▸ MATERIAL PROVIDED:
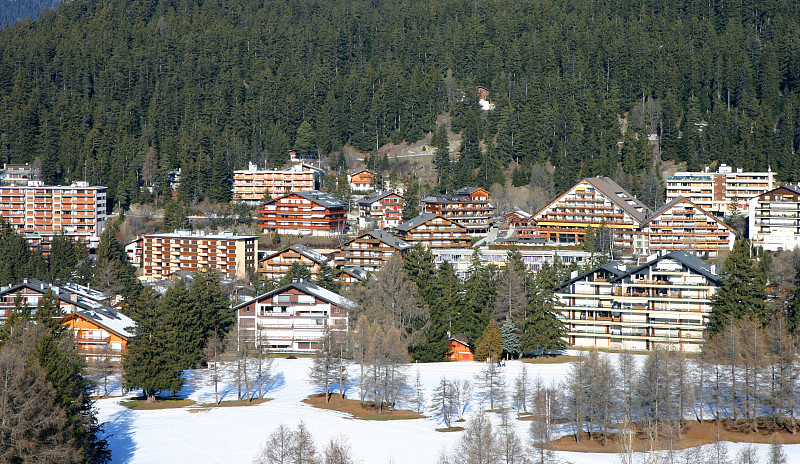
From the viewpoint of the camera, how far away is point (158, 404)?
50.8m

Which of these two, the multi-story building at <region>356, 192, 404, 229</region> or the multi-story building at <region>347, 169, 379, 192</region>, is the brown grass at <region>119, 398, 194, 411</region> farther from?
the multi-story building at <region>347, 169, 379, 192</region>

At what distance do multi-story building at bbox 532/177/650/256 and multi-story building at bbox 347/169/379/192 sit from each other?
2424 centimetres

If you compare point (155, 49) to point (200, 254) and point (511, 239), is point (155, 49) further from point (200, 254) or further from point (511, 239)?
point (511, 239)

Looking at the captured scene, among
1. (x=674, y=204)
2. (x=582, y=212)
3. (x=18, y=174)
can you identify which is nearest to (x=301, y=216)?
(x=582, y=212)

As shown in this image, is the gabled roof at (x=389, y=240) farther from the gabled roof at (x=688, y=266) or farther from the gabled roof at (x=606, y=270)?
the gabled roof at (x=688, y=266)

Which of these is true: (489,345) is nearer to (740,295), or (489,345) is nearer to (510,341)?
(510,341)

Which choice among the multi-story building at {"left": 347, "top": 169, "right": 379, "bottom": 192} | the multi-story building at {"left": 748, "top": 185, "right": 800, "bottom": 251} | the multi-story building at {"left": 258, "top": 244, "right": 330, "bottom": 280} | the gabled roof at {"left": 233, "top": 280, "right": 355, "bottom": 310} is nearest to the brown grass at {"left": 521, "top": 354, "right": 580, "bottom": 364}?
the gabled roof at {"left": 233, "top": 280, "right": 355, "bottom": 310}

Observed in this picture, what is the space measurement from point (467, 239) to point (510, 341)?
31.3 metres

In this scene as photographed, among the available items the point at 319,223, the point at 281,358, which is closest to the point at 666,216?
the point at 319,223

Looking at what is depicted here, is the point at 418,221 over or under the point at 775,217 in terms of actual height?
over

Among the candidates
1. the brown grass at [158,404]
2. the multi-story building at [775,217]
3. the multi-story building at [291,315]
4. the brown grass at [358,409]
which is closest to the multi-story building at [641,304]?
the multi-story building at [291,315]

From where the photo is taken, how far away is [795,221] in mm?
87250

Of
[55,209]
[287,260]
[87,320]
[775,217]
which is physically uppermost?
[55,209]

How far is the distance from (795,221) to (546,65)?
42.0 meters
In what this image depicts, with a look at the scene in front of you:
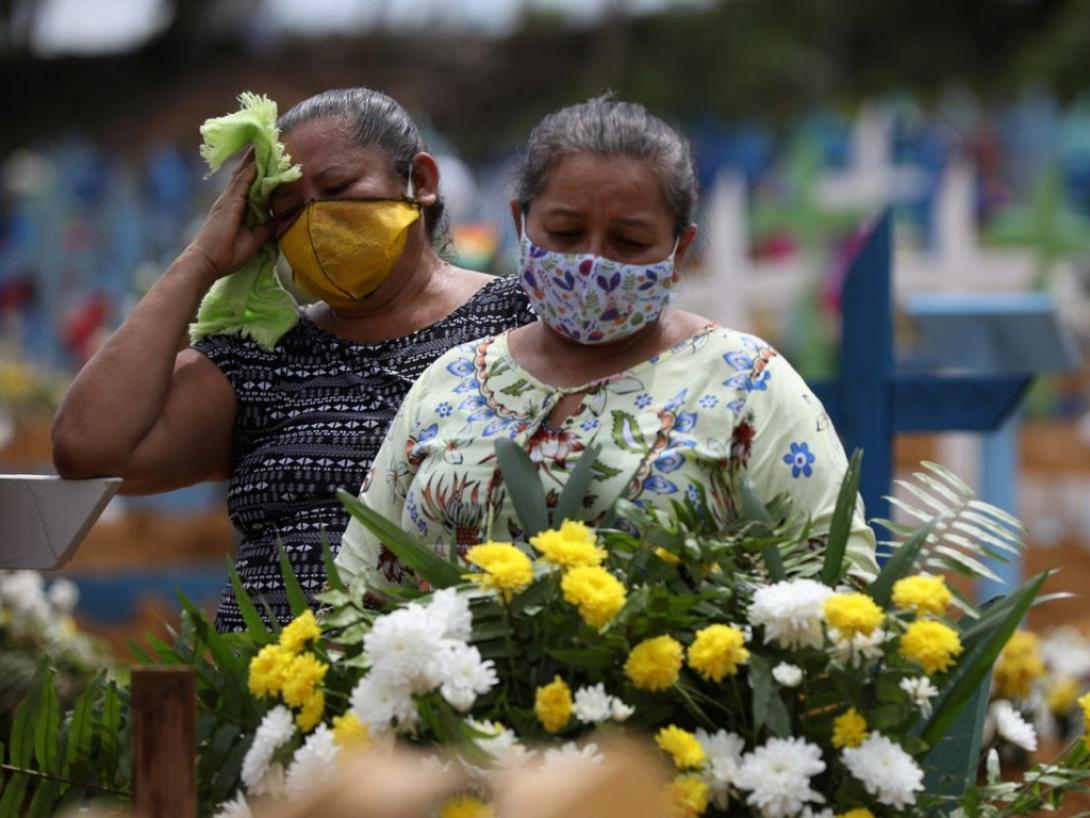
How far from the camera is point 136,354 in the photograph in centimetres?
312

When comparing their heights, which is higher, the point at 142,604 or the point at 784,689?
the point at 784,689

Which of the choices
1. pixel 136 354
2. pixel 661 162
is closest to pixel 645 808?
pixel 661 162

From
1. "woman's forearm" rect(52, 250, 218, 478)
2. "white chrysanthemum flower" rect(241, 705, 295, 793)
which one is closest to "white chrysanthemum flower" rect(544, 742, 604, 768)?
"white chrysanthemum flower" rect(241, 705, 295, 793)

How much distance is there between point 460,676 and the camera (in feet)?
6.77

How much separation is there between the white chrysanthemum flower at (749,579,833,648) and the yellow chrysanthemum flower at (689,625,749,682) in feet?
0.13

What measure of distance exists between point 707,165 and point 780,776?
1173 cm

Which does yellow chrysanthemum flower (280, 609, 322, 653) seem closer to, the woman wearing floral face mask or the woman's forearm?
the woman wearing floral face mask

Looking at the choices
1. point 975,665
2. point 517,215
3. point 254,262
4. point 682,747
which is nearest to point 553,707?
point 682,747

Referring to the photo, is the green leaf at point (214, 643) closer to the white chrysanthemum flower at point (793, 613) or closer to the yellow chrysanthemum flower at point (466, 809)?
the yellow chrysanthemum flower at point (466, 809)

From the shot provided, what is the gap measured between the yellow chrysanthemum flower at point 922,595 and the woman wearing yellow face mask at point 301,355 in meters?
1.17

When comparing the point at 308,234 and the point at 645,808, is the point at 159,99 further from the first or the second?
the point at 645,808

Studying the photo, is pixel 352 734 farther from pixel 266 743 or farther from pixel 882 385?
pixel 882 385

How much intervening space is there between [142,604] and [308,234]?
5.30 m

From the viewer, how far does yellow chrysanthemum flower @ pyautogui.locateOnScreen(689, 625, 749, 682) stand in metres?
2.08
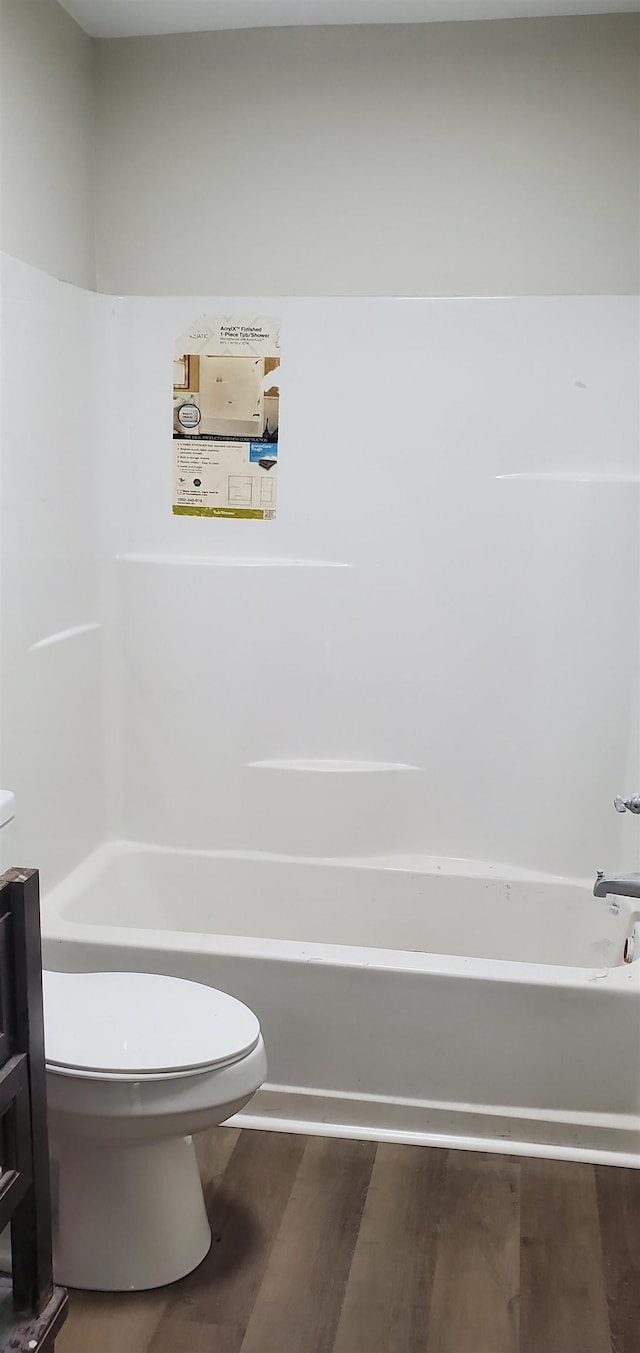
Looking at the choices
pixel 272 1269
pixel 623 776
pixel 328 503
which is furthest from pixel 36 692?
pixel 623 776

▸ PROBLEM: Repeat all the data as it stands, dropping any images it holds.

▸ RESULT:
From the viewpoint of the camera, how far away is point (158, 404)?
50.8m

Which of these two, the multi-story building at <region>356, 192, 404, 229</region> or the multi-story building at <region>347, 169, 379, 192</region>, is the brown grass at <region>119, 398, 194, 411</region> farther from?
the multi-story building at <region>347, 169, 379, 192</region>

At what distance do multi-story building at bbox 532/177/650/256 and multi-story building at bbox 347/169/379/192 sit from each other?
2424 centimetres

If you compare point (155, 49) to point (200, 254) and point (511, 239), is point (155, 49) further from point (200, 254) or further from point (511, 239)?
point (511, 239)

Looking at the captured scene, among
1. (x=674, y=204)
2. (x=582, y=212)
3. (x=18, y=174)
can you identify which is nearest to (x=301, y=216)?
(x=582, y=212)

As shown in this image, is the gabled roof at (x=389, y=240) farther from the gabled roof at (x=688, y=266) or farther from the gabled roof at (x=606, y=270)?
the gabled roof at (x=688, y=266)

Which of these is true: (489,345) is nearer to (740,295), or (489,345) is nearer to (510,341)?
(510,341)

Which choice among the multi-story building at {"left": 347, "top": 169, "right": 379, "bottom": 192} | the multi-story building at {"left": 748, "top": 185, "right": 800, "bottom": 251} | the multi-story building at {"left": 258, "top": 244, "right": 330, "bottom": 280} | the gabled roof at {"left": 233, "top": 280, "right": 355, "bottom": 310} is nearest to the brown grass at {"left": 521, "top": 354, "right": 580, "bottom": 364}?
the gabled roof at {"left": 233, "top": 280, "right": 355, "bottom": 310}

Observed in this picture, what is the space measurement from point (467, 239) to point (510, 341)?
31.3 metres

In this scene as photographed, among the available items the point at 319,223, the point at 281,358, which is closest to the point at 666,216?
the point at 319,223

Looking at what is depicted here, is the point at 418,221 over or under the point at 775,217 in terms of actual height?
over

Among the candidates
1. the brown grass at [158,404]
2. the multi-story building at [775,217]
3. the multi-story building at [291,315]
4. the brown grass at [358,409]
which is closest to the multi-story building at [641,304]?
the multi-story building at [291,315]

From where the photo is taken, how far away is [795,221] in mm?
87250

Of
[55,209]
[287,260]
[87,320]
[775,217]
which is physically uppermost?
[55,209]

How far is the distance from (795,221) to (546,65)?
42.0 meters
In what this image depicts, with a look at the scene in front of you:
How far from the camera is point 136,354 in the photograph in centimetres?
312

When comparing their heights, which is higher, the point at 142,604 or the point at 784,689?
the point at 784,689

Which of the choices
1. pixel 136 354
2. pixel 661 162
is closest to pixel 645 808?
pixel 661 162

From
1. "woman's forearm" rect(52, 250, 218, 478)
2. "white chrysanthemum flower" rect(241, 705, 295, 793)
which one is closest to "white chrysanthemum flower" rect(544, 742, 604, 768)?
"white chrysanthemum flower" rect(241, 705, 295, 793)

How much distance is there between point 460,676 and the camera (in feet)?
6.77

How much separation is there between the white chrysanthemum flower at (749,579,833,648) and the yellow chrysanthemum flower at (689,625,749,682) in feet?
0.13

What measure of distance exists between point 707,165 and point 780,776?
1173 cm

Which does yellow chrysanthemum flower (280, 609, 322, 653) seem closer to, the woman wearing floral face mask or the woman's forearm?
the woman wearing floral face mask

Looking at the choices
1. point 975,665
2. point 517,215
3. point 254,262
4. point 682,747
which is nearest to point 553,707?
point 682,747

Referring to the photo, is the green leaf at point (214, 643) closer to the white chrysanthemum flower at point (793, 613) or closer to the yellow chrysanthemum flower at point (466, 809)?
the yellow chrysanthemum flower at point (466, 809)

From the shot provided, what is the gap measured between the yellow chrysanthemum flower at point 922,595 and the woman wearing yellow face mask at point 301,355 in meters?
1.17

When comparing the point at 308,234 and the point at 645,808, is the point at 159,99 further from the first or the second?
the point at 645,808

Studying the photo, is pixel 352 734 farther from pixel 266 743 or farther from pixel 882 385?
pixel 882 385

How much intervening space is there between [142,604] and [308,234]?
5.30 m

From the viewer, how far does yellow chrysanthemum flower @ pyautogui.locateOnScreen(689, 625, 749, 682) stand in metres?
2.08
Looking at the choices
pixel 272 1269
pixel 623 776
pixel 328 503
which is furthest from pixel 36 692?
pixel 623 776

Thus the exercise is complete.